» **What the task asks**
In the entries that follow, the lines from the line containing "Drzwi przesuwne ORKDAL" up to and including the line containing "ロレックス 18金無垢GMTマスター Ref.1675" must be copied exactly, with pictures omitted.

» **Records to process**
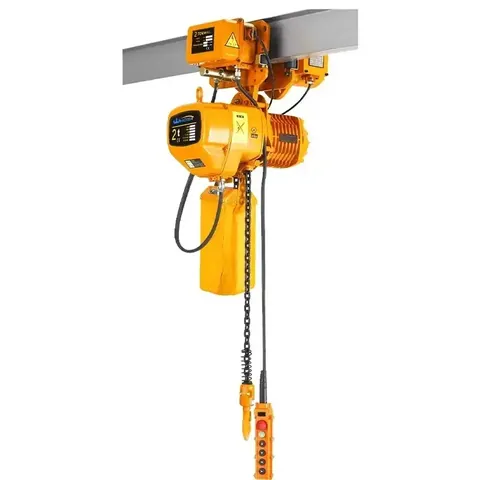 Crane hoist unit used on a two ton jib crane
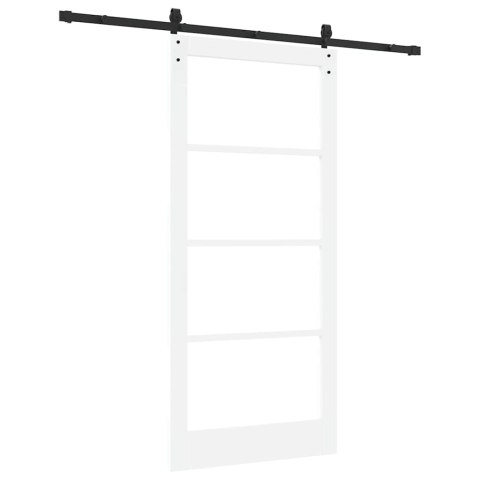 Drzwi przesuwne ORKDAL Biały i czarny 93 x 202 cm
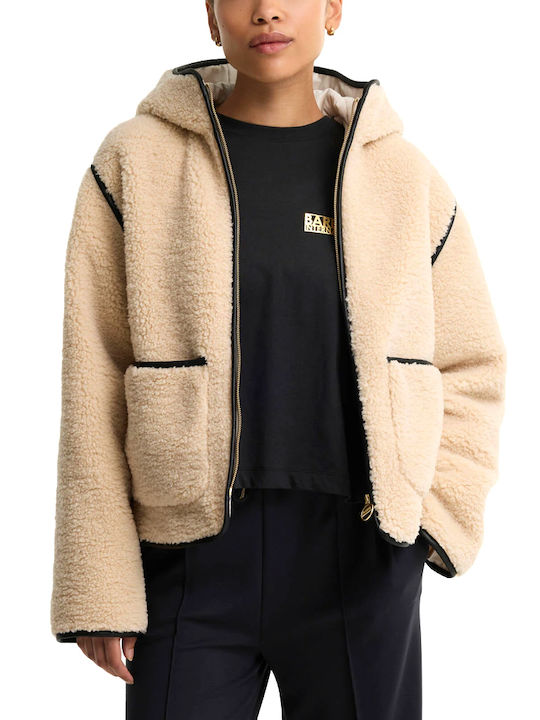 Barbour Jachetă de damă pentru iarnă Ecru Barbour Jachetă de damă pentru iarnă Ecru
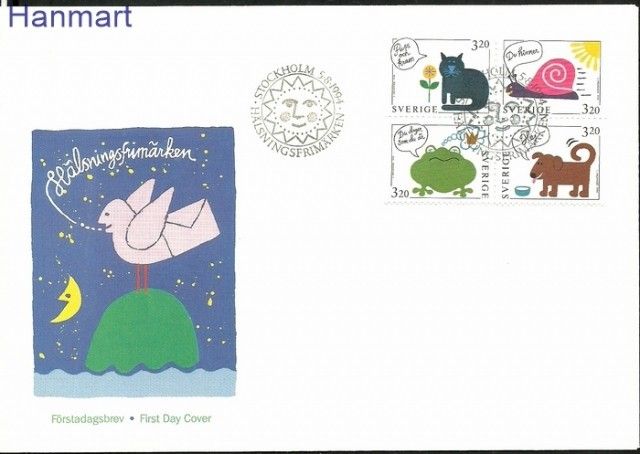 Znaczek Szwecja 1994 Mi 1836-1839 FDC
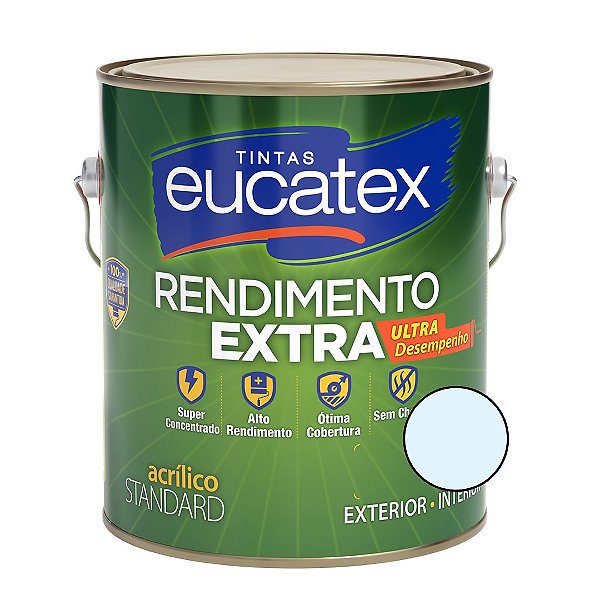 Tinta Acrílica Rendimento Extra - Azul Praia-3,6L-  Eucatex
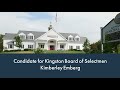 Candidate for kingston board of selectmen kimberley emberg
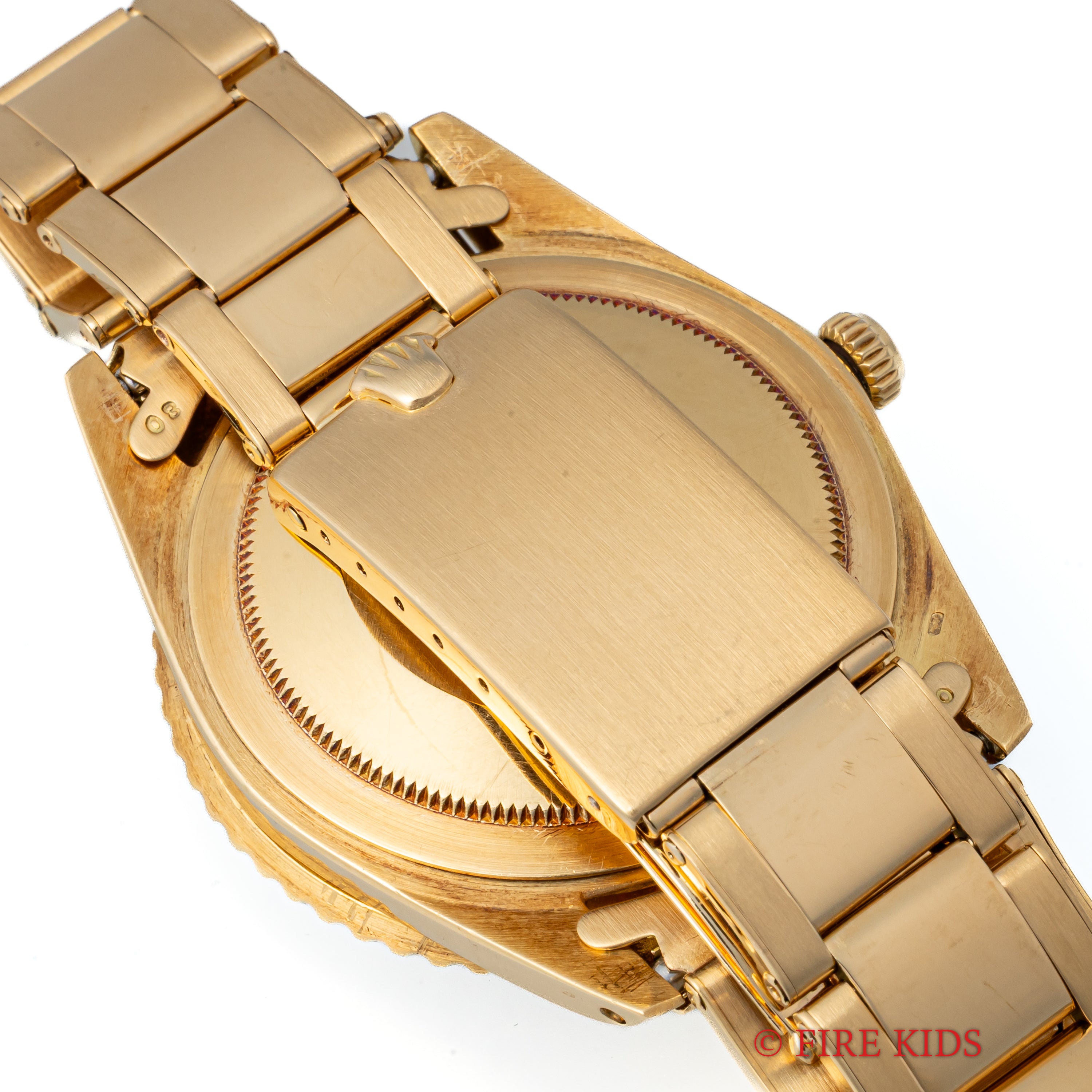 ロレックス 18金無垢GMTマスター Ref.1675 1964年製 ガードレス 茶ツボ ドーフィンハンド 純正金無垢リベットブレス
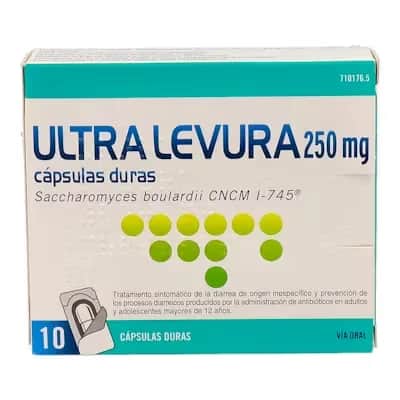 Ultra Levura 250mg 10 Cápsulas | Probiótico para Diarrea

» **Task solution**
 Drzwi przesuwne ORKDAL Biały i czarny 93 x 202 cm
 Barbour Jachetă de damă pentru iarnă Ecru Barbour Jachetă de damă pentru iarnă Ecru
 Znaczek Szwecja 1994 Mi 1836-1839 FDC
 Tinta Acrílica Rendimento Extra - Azul Praia-3,6L-  Eucatex
 Candidate for kingston board of selectmen kimberley emberg
 ロレックス 18金無垢GMTマスター Ref.1675 1964年製 ガードレス 茶ツボ ドーフィンハンド 純正金無垢リベットブレス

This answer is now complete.